Active listings in the final month of 2022 came in 54.7% higher on an annual basis, Realtor.com’s December data report showed. But compared to year-end pre-pandemic numbers from 2019, supply was still lower by 33.4%.
The growth in for-sale homes over the last 12 months came more as a result of a sluggish environment with properties staying on the market longer, rather than an influx of new listings. New homes on the market dropped by 21% year over year and came in 17.7% lower than December 2019.
“In December, we saw both buyers and sellers pulling back as they continue to adjust to a challenging market,” said Danielle Hale, chief economist at Realtor.com, in a press release.
Overall trends, though, favor buyers in the coming months, according to the research from Realtor.com.
The median number of days listed homes were on the market before being sold slowed to 67, compared to 56 one year prior. That marks a short-term improvement even if three years earlier, just before COVID-19 hit the U.S., homes were listed 16 days longer.
Among the 50 largest cities covered in Realtor.com’s research, all but one showed yearly inventory gains. Raleigh, North Carolina, led the country with a 226.2% increase, followed by Nashville, Tennessee, at 226% and Austin, Texas, with 186.6%. Hartford, Connecticut was the only market reporting a decline in for-sale properties, down 7.7%.
Across all 50 metropolitan areas, the number of for-sale homes in December expanded by 74.6% annually, with the most growth in the Western U.S. at 110.2%
Buyers haven’t necessarily responded to some of the trends in their favor because housing markets are still feeling some of the effects from the pandemic purchase boom, and they’re also being hit by inflation and interest rates.
Although home price growth softened toward year’s end, substantially higher rates have provided little cost relief for aspiring new homeowners and discouraged them from selling.

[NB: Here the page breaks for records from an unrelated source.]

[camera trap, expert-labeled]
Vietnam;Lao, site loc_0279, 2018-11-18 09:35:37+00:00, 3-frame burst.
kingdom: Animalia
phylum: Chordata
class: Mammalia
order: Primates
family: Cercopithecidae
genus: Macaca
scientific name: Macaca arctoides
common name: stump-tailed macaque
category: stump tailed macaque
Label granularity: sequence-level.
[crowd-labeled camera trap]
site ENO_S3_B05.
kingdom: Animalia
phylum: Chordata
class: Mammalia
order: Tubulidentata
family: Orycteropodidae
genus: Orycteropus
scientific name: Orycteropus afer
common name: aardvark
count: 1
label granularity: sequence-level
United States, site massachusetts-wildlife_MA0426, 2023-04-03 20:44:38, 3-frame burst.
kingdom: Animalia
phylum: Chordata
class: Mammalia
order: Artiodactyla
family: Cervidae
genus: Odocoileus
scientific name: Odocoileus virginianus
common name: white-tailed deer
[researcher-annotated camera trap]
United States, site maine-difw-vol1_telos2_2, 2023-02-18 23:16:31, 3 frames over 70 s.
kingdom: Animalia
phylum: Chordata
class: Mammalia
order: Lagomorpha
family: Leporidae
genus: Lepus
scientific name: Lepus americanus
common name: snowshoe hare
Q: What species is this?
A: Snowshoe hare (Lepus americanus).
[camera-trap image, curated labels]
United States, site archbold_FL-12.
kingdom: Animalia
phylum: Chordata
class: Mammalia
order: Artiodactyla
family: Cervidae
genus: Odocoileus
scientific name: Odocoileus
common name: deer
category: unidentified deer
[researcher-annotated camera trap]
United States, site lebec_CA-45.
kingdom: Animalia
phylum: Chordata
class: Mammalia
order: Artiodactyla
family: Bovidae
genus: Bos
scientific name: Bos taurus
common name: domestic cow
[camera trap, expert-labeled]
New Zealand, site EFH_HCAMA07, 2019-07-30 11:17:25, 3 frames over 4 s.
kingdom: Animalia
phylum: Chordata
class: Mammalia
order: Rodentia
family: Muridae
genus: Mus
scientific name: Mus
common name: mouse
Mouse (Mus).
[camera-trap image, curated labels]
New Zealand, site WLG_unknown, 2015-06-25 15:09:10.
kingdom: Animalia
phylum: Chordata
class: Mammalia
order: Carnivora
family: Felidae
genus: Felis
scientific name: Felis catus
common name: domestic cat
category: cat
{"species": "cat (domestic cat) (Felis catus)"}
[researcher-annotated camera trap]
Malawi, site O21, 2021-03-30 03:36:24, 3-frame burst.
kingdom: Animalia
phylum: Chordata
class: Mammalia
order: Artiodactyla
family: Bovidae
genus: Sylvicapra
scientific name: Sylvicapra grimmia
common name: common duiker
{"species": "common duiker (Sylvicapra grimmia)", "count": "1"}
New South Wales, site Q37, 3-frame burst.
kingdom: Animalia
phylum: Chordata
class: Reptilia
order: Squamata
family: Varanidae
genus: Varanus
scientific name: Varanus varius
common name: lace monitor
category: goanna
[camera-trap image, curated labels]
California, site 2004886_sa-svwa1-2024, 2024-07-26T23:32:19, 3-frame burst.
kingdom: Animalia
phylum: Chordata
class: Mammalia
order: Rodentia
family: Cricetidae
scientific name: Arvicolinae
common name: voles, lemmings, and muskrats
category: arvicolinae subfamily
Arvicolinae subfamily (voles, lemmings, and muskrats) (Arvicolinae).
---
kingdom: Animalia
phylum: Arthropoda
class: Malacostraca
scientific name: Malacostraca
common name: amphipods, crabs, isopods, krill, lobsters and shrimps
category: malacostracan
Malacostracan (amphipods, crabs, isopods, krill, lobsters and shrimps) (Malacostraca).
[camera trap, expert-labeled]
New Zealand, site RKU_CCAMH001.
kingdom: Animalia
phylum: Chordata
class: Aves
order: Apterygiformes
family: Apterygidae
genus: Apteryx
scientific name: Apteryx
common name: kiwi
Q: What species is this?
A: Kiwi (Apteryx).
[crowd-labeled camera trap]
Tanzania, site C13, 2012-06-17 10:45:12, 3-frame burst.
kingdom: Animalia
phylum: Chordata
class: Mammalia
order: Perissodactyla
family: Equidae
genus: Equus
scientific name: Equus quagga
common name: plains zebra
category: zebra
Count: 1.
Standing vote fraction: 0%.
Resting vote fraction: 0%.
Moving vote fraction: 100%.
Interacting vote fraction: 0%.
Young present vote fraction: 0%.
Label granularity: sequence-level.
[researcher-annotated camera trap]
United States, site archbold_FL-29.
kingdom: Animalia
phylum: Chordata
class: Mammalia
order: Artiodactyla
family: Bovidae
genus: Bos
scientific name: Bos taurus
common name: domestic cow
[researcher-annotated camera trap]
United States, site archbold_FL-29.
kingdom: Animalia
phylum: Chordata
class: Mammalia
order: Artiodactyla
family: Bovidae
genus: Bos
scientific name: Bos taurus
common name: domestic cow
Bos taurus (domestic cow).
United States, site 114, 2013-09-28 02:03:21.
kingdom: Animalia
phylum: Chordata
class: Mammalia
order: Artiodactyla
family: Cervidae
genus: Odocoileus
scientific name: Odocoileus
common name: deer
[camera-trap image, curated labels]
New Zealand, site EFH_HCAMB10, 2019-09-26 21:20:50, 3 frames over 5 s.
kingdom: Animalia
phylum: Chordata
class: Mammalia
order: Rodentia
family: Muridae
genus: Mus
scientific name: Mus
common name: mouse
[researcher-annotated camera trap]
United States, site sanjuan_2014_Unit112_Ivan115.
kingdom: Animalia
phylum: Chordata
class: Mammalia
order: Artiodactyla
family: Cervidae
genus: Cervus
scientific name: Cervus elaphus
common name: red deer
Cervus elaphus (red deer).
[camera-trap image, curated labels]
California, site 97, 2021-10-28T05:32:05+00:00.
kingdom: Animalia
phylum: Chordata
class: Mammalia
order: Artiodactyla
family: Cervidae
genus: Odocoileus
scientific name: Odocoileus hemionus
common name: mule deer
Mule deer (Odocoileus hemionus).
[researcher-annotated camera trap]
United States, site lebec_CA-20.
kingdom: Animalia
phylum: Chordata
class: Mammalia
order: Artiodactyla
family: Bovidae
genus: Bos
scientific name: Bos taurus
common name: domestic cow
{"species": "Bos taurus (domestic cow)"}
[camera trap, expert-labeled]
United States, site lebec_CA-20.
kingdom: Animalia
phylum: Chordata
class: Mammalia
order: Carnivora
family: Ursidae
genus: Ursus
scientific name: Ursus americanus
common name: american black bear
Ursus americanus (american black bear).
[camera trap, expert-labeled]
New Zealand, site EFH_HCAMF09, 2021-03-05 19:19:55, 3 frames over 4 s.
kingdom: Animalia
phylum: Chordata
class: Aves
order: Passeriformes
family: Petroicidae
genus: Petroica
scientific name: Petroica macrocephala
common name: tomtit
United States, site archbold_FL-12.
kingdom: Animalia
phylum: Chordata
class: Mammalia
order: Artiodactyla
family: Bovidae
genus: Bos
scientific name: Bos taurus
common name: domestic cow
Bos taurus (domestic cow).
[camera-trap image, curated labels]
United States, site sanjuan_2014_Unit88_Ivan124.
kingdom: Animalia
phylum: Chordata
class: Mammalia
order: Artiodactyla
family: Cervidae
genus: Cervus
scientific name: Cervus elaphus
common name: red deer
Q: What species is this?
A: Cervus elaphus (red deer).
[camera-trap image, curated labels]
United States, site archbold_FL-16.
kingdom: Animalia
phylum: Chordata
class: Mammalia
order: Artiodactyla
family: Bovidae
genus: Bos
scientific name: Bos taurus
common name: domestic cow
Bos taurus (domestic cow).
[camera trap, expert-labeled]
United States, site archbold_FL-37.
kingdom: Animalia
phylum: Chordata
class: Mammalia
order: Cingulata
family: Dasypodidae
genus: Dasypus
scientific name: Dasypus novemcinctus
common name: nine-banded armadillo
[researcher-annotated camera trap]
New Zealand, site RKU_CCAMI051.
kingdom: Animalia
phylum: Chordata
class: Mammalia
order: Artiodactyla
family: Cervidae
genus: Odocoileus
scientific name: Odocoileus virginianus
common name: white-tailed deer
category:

The median price of properties increased 8.4% to $400,000 between December 2021 to 2022, and was up 33.4% from three years earlier, Realtor.com said.
The spike in rates and home costs also pushed a typical mortgage payment up by nearly $750 each month, or 58.9% more, than 2021, far outpacing the 3.4% rise in rent growth and inflation 7.1% surge.
“Affordability will remain a challenge and buyers will want to keep a close eye on their potential mortgage payment,” Hale said.
Still, trendlines support some movement in the market in the coming months.
Interest rates are expected to gradually decrease over the year and inflation will likely slow.
Home buying sentiment among consumers also improved last month, according to Fannie Mae.
And in the housing market, the share of listings with price cuts grew to 13.6% in December, up from 7.1% and 10.3% in late 2021 and 2019, respectively, according to Realtor.com.
“Moderation in home price growth may encourage more buyers to return to the market in the months ahead, and may also be welcome news for sellers aiming to sell and buy at the same time,” Hale said.